| Exactly. As the proposal contemplates this alternative, it claims: > But there are reasons why we encounter deeply nested expressions in each other’s code all the time in the real world, rather than lines of temporary variables. And the reason it gives is: > It is often simply too tedious and wordy to write code with a long sequence of temporary, single-use variables. Sorry, but...that's the job? If naming things is too hard and tedious, you don't have to do it, I guess, but you've chosen a path of programming where you don't care about readability and maintainability of the codebase into the future. I don't think the pipe operator magically rescues the readability of code of this nature. The tedium of coming up with a name is a forcing function for the author's brain to think about what this thing really represents. It clarifies for future readers what to expect this data to be. It lets your brain forget about the implementation of the logic that came up with the variable, so as you continue reading through the rest of the code your brain has a placeholder for the idea of "the envVar string" and can reason about how to treat it. The proposal continues: > If naming is one of the most difficult tasks in programming, then programmers will inevitably avoid naming variables when they perceive their benefit to be relatively small. Programmers who perceive the benefit of naming variables to be relatively small need to be taught the value of a good name, and the danger of not having a good name, not given a new bit of syntax to help them avoid the naming process altogether. The aphorism "There are two hard problems in computer science: cache invalidation, and naming things." is not an argument to never cache and never name things. That's mostly what we software folks spend our time doing, in one way or another. |
Sure, it can’t be completely eliminated, but why not do less of a thing that’s hard, when it can be avoided?
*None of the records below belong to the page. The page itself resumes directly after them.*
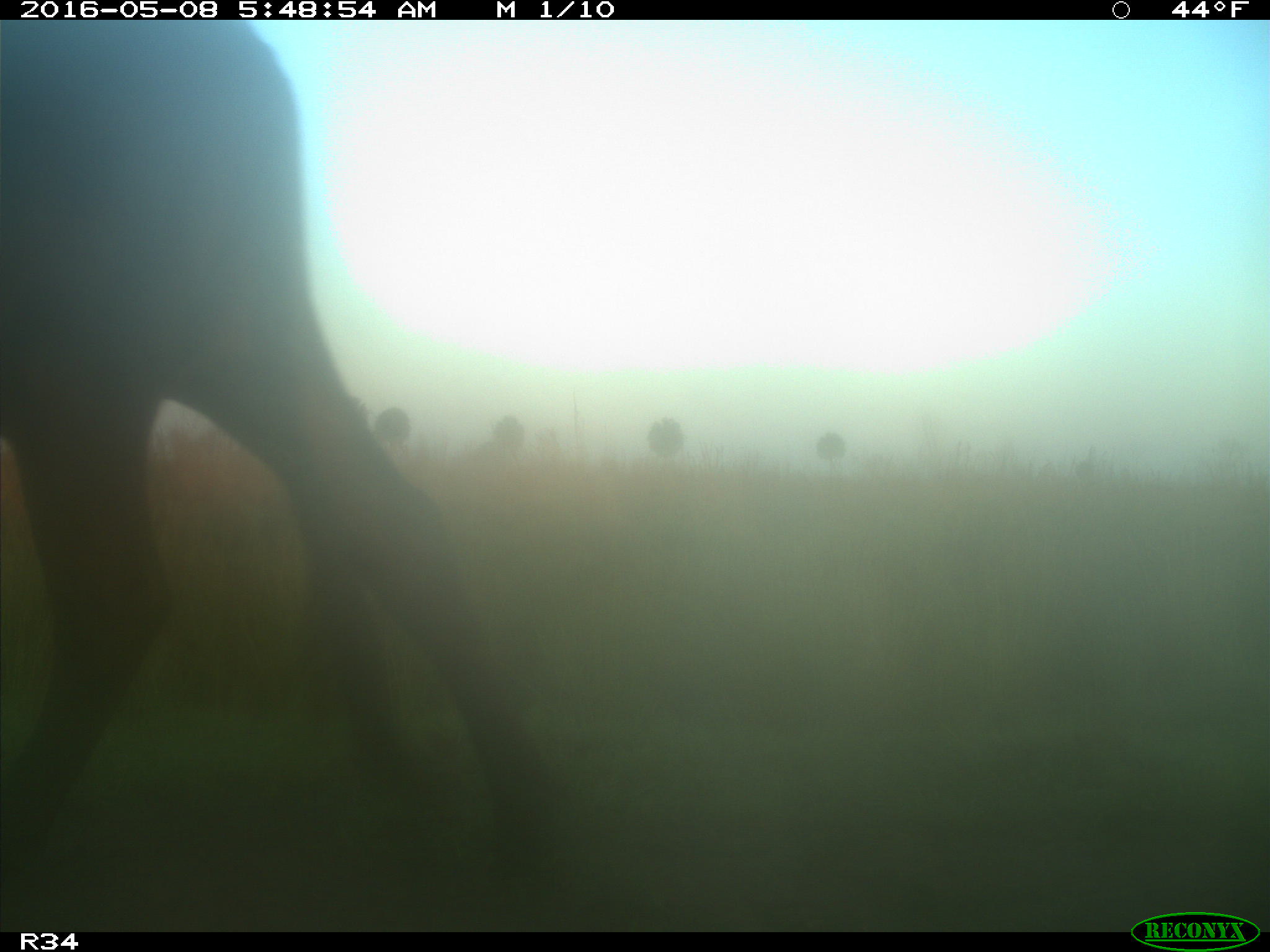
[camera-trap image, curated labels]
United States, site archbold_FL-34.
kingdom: Animalia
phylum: Chordata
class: Mammalia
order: Artiodactyla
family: Bovidae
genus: Bos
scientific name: Bos taurus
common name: domestic cow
Bos taurus (domestic cow).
Values have a “name”, whether it’s a variable ‘keysAsString’ or the expression ‘keys.join(' ')’. The problem with keysAsString is that you have to type it twice, once to define it and again to use it. It’s also less exact, because it’s a human-only name, not one that has a precise meaning according to the rules of the language. (E.g. a reader might wonder what the separator between the keys was - if you don’t store it in a variable, then the .join “name” tells you precisely right at the site it’s used.) Making the variable name more precise implies more tedium in the writing and reading.
If the value is used twice or more, I would usually say storing it in a well-named variable is preferable, but if it’s cheap or optimizable by the compiler I might still argue for the expression.
This may be a irreconcilable split between different types of thinkers, perhaps between verbal and abstract.